● **Stored data**
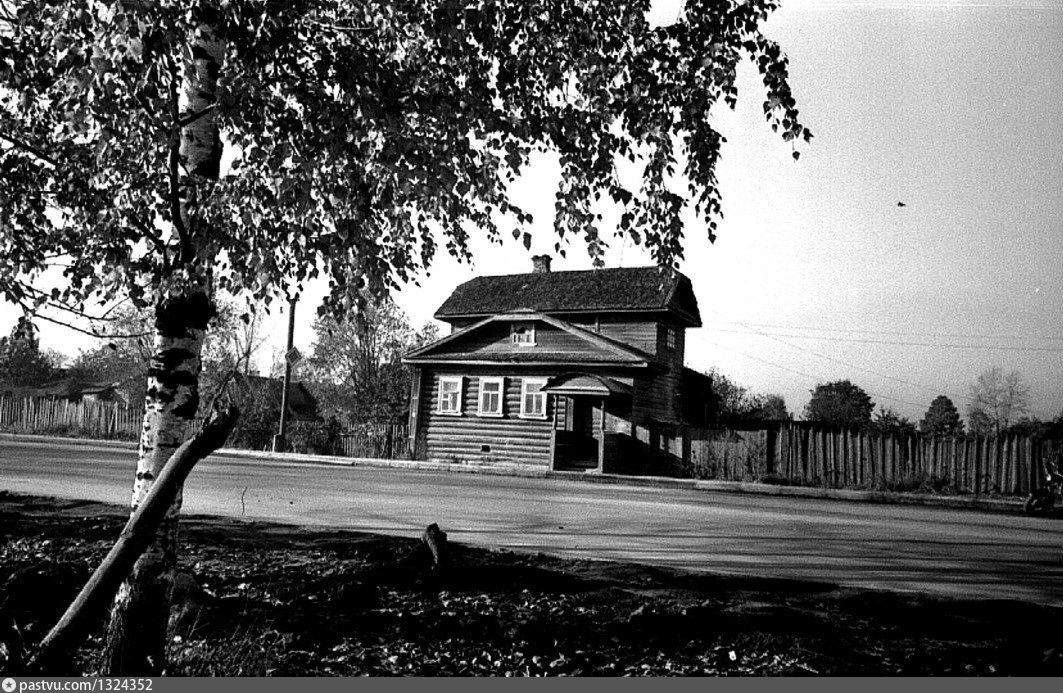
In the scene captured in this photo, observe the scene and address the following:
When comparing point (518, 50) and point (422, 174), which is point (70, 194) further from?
point (518, 50)

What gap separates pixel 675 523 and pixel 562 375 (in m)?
18.5

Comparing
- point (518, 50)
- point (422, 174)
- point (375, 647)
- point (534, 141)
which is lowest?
point (375, 647)

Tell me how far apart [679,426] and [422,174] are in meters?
23.1

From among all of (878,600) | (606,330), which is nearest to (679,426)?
(606,330)

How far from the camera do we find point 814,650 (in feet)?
14.5

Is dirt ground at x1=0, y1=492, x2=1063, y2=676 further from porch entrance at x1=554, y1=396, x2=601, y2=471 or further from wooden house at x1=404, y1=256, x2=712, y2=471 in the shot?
porch entrance at x1=554, y1=396, x2=601, y2=471

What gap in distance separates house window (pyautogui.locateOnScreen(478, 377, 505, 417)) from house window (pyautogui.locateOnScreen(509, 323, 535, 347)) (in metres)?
1.82

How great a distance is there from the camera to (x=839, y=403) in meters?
74.2

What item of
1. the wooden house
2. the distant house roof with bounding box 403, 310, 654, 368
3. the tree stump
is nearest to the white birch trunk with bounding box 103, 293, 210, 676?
the tree stump

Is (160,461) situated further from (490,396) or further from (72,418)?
(72,418)

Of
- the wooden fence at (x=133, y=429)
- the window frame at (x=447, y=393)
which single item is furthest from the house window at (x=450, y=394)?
the wooden fence at (x=133, y=429)

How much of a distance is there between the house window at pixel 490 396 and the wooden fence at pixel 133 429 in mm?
4121

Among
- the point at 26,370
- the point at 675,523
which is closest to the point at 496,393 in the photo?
the point at 675,523

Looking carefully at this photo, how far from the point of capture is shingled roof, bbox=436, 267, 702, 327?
109 feet
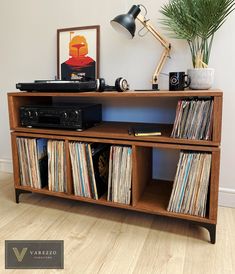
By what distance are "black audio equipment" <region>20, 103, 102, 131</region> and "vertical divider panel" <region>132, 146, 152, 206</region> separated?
1.12 feet

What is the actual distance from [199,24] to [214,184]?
0.77m

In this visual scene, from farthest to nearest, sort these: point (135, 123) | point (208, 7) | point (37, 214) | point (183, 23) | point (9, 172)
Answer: point (9, 172) → point (135, 123) → point (37, 214) → point (183, 23) → point (208, 7)

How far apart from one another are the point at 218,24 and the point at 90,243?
1.24 metres

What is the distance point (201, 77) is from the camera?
125cm

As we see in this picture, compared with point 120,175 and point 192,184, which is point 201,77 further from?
point 120,175

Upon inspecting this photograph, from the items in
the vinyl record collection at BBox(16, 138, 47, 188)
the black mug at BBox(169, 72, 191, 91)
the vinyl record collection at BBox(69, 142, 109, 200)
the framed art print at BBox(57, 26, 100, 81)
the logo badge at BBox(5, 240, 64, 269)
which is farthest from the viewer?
the framed art print at BBox(57, 26, 100, 81)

● **What you are asked to do**
Please render the rows as a Markdown table with the columns No. and Line, starting at the line that contains "How far apart from" and stopping at the end of the rows, and number each line and skip blank lines.

● **Response to the exercise**
| No. | Line |
|---|---|
| 1 | How far apart from one another are the point at 218,24 and the point at 90,243? |
| 2 | 1.24 metres |
| 3 | What is the distance point (201, 77) is from the camera? |
| 4 | 125cm |
| 5 | As we see in this picture, compared with point 120,175 and point 192,184, which is point 201,77 further from? |
| 6 | point 120,175 |
| 7 | Upon inspecting this photograph, from the items in |
| 8 | the vinyl record collection at BBox(16, 138, 47, 188) |
| 9 | the black mug at BBox(169, 72, 191, 91) |
| 10 | the vinyl record collection at BBox(69, 142, 109, 200) |
| 11 | the framed art print at BBox(57, 26, 100, 81) |
| 12 | the logo badge at BBox(5, 240, 64, 269) |
| 13 | which is farthest from the viewer? |
| 14 | the framed art print at BBox(57, 26, 100, 81) |